L’Arboriculture

Le diagnostic de la pauvreté, réalisé dans la zone d’intervention du RECODEF a montré que la majorité de la population (94 %) vit de l’agriculture pluviale. Elle est caractérisée par une très grande vulnérabilité due aux aléas climatiques comme le montre les déficits enregistrés au cours de certaines campagnes agricoles et qui avoisinent 283 à 326 mm selon les périodes défavorables. Par conséquent, les données recueillies sur la satisfaction des besoins alimentaires d’origine agricole ont montré l’importance du déficit dans ce domaine ; en effet, la durée de la soudure est très longue d’avril à septembre pour 54 % des ménages.

Dans les années 1960-1970, les zones de bas fonds connaissaient une pratique très répandue de l’arboriculture. La production (mangue et anacarde) était échangée contre des produits (mil et arachide) cultivés dans la zone continentale. Mais avec l’arrivée des sécheresses (1973 et 1983), cette ressource très importante pour les populations de la zone a été fortement dégradée. Les mares s’étaient asséchées, les lits ensablés et le peuplement arboré disparu.

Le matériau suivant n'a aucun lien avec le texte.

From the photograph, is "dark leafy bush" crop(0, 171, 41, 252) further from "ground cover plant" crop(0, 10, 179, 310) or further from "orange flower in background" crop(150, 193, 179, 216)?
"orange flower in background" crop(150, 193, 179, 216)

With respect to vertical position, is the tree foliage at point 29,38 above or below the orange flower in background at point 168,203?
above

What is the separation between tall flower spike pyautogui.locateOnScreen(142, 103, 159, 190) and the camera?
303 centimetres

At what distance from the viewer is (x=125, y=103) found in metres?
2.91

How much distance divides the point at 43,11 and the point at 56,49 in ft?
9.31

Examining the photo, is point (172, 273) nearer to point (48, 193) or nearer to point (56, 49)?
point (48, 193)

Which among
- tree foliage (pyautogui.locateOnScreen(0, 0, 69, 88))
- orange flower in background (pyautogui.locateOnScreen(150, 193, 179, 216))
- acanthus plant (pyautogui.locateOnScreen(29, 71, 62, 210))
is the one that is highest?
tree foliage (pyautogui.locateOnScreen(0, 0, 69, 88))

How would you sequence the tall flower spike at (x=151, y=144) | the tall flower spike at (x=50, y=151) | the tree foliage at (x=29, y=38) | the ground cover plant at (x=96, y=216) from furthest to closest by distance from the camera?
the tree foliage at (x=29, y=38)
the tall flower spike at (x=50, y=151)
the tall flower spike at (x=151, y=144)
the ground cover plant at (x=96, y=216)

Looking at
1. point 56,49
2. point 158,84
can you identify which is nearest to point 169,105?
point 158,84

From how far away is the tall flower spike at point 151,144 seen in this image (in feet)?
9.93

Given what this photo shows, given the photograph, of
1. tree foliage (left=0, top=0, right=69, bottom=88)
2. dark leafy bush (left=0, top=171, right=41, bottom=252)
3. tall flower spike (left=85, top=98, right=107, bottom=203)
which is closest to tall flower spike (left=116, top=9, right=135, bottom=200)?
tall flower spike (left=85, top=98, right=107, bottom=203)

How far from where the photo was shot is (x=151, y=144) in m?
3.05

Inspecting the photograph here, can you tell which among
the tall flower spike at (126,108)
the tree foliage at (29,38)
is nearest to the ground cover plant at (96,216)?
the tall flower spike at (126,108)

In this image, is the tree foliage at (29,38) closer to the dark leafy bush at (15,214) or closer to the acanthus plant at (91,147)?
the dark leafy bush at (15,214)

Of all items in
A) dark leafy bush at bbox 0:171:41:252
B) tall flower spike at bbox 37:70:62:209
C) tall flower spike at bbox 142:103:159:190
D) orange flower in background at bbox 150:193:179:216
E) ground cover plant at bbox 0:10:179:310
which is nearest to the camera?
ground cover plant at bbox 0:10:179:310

Avec des piques pluviométriques (770,5mm en 2004 et 788,3 mm en 2008, l’arboriculture est reconnue comme stratégie d’adaptation efficace et durable contre le changement climatique.

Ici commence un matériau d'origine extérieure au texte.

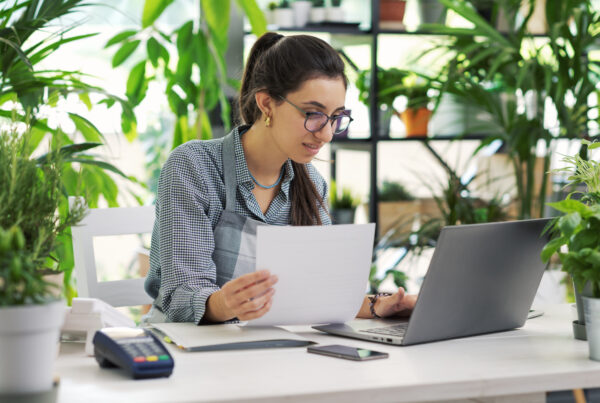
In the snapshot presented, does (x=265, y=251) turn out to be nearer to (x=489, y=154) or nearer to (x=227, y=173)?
(x=227, y=173)

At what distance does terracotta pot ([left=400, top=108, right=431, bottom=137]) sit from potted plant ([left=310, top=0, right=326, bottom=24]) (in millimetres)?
625

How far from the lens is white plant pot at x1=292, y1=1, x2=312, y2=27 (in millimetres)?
3383

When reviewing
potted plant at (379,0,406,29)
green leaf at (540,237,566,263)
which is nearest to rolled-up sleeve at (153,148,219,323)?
green leaf at (540,237,566,263)

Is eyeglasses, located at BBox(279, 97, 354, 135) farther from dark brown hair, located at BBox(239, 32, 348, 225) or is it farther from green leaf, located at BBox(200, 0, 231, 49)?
green leaf, located at BBox(200, 0, 231, 49)

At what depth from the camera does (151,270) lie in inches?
70.4

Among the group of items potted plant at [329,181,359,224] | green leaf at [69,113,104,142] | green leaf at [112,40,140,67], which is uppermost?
green leaf at [112,40,140,67]

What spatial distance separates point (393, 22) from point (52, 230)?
276cm

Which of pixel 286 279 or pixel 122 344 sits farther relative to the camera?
pixel 286 279

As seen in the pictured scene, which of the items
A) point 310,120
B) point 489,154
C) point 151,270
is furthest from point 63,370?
point 489,154

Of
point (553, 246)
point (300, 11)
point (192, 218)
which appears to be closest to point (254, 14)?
point (300, 11)

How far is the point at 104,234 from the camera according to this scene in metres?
1.89

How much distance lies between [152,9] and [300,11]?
0.89m

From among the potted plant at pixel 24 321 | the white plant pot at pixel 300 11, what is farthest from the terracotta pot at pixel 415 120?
the potted plant at pixel 24 321

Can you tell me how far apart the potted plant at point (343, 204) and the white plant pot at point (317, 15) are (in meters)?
0.81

Avec l’appui du RECODEF et de ces partenaires comme la Caritas Dakar et la KLB Allemagne, 23 familles de producteurs ont aménagé leurs parcelles et y ont planté des arbres fruitiers (manguier, anacardiers, goyaviers…etc.). Elles en tirent chaque année des revenus leurs permettant une alimentation correcte durant les périodes de soudure. En plus, Ces parcelles constituent pour autant une ceinture verte luttant contre l’ensablement des bas fonds.

Dans la poursuite de ces objectifs, entre autres l’amélioration des revenus des ménages et la reconstitution du couvert végétal, le RECODEF bénéficie depuis 2014 de l’appui de Jappoo Développement de Mbour et de son Partenaire Rotary Club pour la fourniture des plants à 33 exploitations familiales. L’expérience est encourageante et la demande est très forte, mais la fourniture de plants pose problème. Ils sont achetés dans les périmètres du service des eaux et forets et nous arrivent à un état défectueux avec beaucoup de pertes (voire 10 à 15%).

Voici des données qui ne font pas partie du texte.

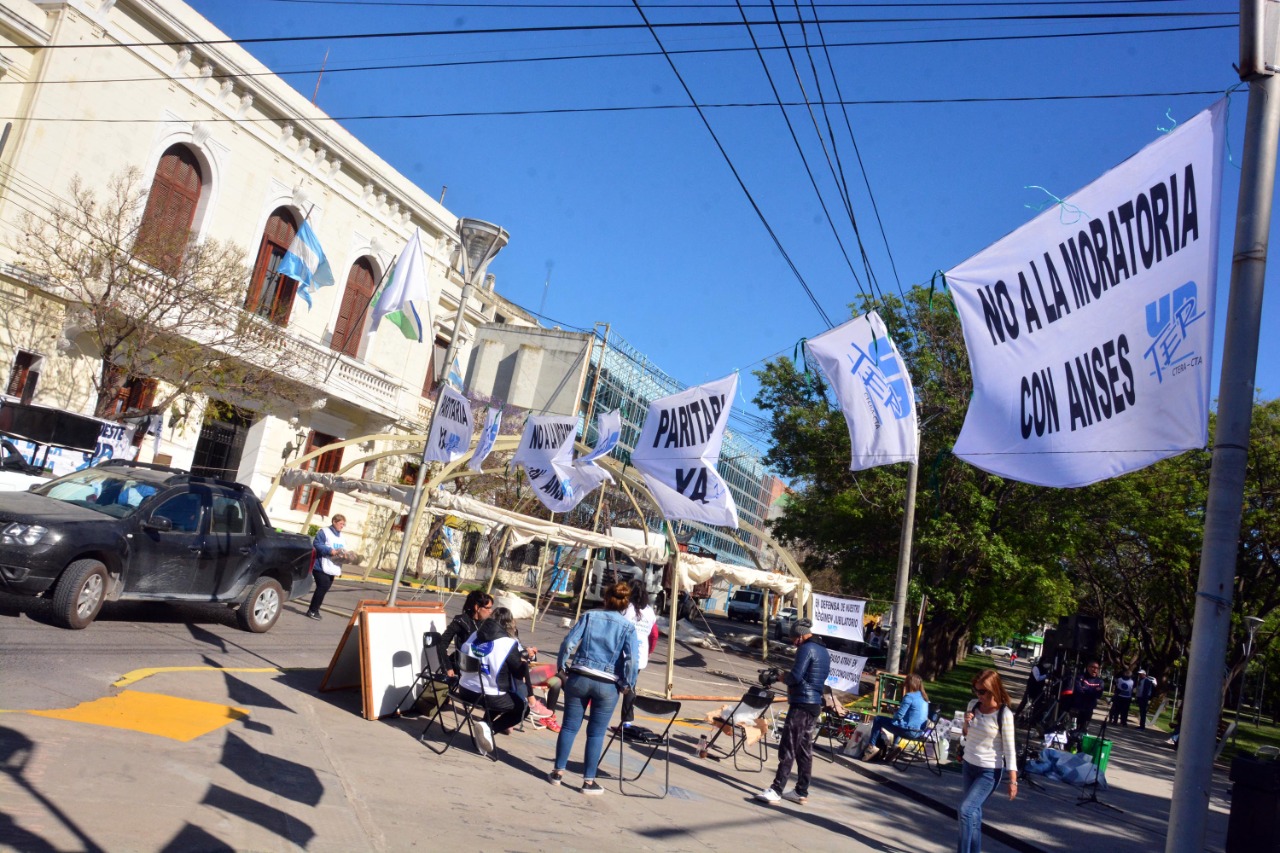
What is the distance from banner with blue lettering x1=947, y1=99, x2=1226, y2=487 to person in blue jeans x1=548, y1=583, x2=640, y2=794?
150 inches

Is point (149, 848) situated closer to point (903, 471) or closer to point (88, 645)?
point (88, 645)

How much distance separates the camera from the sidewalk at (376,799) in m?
5.43

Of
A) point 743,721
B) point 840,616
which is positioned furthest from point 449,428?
point 840,616

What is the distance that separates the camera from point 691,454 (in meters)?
11.5

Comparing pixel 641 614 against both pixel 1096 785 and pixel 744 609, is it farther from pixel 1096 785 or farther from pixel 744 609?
pixel 744 609

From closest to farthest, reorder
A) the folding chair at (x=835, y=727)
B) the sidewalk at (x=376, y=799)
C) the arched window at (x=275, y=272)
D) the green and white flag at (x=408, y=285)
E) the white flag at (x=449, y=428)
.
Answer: the sidewalk at (x=376, y=799) < the white flag at (x=449, y=428) < the folding chair at (x=835, y=727) < the green and white flag at (x=408, y=285) < the arched window at (x=275, y=272)

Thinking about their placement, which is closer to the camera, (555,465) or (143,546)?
(143,546)

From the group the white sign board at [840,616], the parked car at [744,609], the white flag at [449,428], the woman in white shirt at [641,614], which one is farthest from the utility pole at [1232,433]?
the parked car at [744,609]

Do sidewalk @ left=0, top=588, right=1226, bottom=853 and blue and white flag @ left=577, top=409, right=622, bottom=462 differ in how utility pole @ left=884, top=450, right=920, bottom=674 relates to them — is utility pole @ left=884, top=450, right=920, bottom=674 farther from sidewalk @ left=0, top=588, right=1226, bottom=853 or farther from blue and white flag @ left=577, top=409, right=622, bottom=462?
blue and white flag @ left=577, top=409, right=622, bottom=462

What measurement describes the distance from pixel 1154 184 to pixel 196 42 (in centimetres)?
2322

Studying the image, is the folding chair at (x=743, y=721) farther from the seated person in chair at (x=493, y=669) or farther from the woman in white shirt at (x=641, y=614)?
the seated person in chair at (x=493, y=669)

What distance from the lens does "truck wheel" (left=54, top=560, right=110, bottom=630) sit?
1041 centimetres

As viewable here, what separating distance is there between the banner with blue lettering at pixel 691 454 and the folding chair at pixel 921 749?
15.3 feet

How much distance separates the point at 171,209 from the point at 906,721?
20150 mm
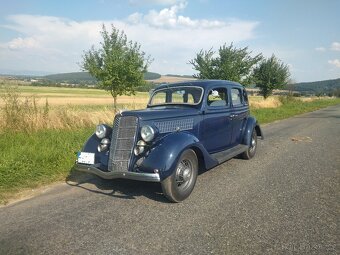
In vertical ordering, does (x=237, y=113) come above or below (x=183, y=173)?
above

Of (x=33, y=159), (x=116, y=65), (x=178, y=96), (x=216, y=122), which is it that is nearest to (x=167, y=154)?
(x=216, y=122)

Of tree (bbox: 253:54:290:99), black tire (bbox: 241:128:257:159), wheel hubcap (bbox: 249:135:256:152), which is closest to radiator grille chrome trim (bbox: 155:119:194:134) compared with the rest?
black tire (bbox: 241:128:257:159)

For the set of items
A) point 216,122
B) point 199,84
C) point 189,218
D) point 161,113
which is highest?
point 199,84

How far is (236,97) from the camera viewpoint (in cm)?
711

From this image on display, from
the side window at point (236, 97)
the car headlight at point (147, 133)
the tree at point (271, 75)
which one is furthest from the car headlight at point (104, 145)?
the tree at point (271, 75)

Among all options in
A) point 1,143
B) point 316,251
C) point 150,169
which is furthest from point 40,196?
point 316,251

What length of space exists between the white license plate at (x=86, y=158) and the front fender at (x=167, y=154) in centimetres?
106

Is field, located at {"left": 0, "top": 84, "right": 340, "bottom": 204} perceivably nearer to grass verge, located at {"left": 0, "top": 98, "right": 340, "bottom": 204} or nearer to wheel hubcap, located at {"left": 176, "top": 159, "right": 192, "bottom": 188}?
grass verge, located at {"left": 0, "top": 98, "right": 340, "bottom": 204}

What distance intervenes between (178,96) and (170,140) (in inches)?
69.5

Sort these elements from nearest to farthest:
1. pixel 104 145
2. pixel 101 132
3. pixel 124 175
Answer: pixel 124 175, pixel 104 145, pixel 101 132

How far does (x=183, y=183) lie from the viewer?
473 cm

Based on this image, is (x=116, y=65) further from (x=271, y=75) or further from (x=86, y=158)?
(x=271, y=75)

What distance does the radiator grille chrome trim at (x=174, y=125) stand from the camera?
4816mm

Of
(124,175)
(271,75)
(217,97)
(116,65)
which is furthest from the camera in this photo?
(271,75)
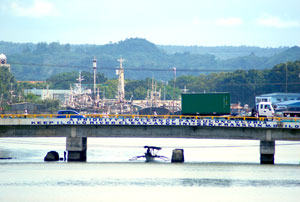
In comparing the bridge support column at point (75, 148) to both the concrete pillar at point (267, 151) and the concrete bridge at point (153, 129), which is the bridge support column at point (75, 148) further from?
the concrete pillar at point (267, 151)

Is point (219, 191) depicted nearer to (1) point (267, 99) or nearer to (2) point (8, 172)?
(2) point (8, 172)

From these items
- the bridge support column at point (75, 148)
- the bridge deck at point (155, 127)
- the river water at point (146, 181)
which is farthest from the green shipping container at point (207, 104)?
the bridge support column at point (75, 148)

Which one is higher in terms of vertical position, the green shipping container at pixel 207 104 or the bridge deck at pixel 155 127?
the green shipping container at pixel 207 104

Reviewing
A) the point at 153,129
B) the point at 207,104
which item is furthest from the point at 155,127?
the point at 207,104

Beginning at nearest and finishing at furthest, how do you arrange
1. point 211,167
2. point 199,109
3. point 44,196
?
point 44,196, point 211,167, point 199,109

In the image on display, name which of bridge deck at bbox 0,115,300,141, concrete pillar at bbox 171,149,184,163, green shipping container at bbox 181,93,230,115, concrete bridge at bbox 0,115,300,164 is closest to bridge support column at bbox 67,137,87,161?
concrete bridge at bbox 0,115,300,164

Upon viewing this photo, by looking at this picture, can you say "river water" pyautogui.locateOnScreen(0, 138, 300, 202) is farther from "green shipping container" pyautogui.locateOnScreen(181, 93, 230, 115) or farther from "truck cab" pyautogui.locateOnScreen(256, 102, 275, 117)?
"truck cab" pyautogui.locateOnScreen(256, 102, 275, 117)

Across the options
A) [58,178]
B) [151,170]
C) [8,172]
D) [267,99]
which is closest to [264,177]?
[151,170]
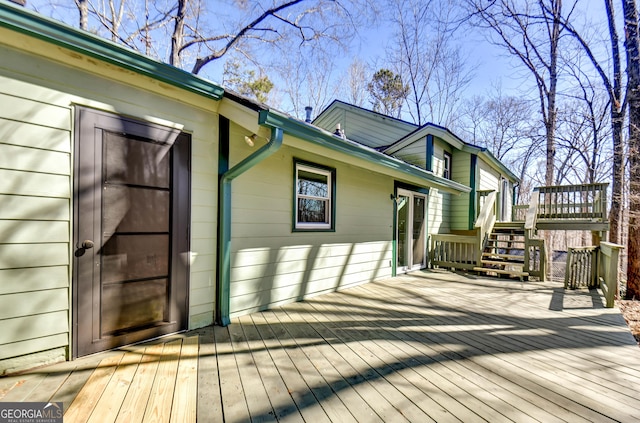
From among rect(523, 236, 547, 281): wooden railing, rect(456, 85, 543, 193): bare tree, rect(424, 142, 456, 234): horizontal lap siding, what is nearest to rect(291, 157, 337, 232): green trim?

Pour juguler ce problème et assurer une mise à échelle de cette stratégie à haute intensité d’emplois agricoles, le RECODEF envisage la création d’une pépinière intercommunautaire qui produira plus de 50000 plants par année en vue d’appuyer le développement de l’arboriculture fruitière et biologique dans les communes de Fissel, Ndiaganiao, Ndondol et Ngoye au Sénégal.

Pour plus d’informations sur ce projet, merci de prendre contact avec le secrétariat du RECODEF ?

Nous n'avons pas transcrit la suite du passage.